Marc Lackenby is a professor of mathematics at the University of Oxford whose research concerns knot theory, low-dimensional topology, and group theory.

Lackenby studied mathematics at the University of Cambridge beginning in 1990, and earned his Ph.D. in 1997, with a dissertation on Dehn Surgery and Unknotting Operations supervised by W. B. R. Lickorish. After positions as Miller Research Fellow at the University of California, Berkeley and as Research Fellow at Cambridge, he joined Oxford as a Lecturer and Fellow of St Catherine's in 1999. He was promoted to Professor at Oxford in 2006.

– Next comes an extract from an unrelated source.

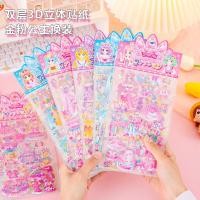ราคา 1 10 x สติกเกอร์ฟองสามมิติ3D สติกเกอร์เจ้าหญิงแต่งตัว สติกเกอร์เปลี่ยนเสื้อผ้าตุ๊กตาฟองน้ำ 27 5 x 12 5 cm (18324992155)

Lackenby's research contributions include
a proof of a strengthened version of the 2π theorem on sufficient conditions for Dehn surgery to produce a hyperbolic manifold,
a bound on the hyperbolic volume of a knot complement of an alternating knot,
and a proof that every diagram of the unknot can be transformed into a diagram without crossings by only a polynomial number of Reidemeister moves. In February 2021 he announced a new unknot recognition algorithm that runs in quasi-polynomial time.

Lackenby won the Whitehead Prize of the London Mathematical Society in 2003.
In 2006, he won the Philip Leverhulme Prize in mathematics and statistics.
He was an invited speaker at the International Congress of Mathematicians in 2010.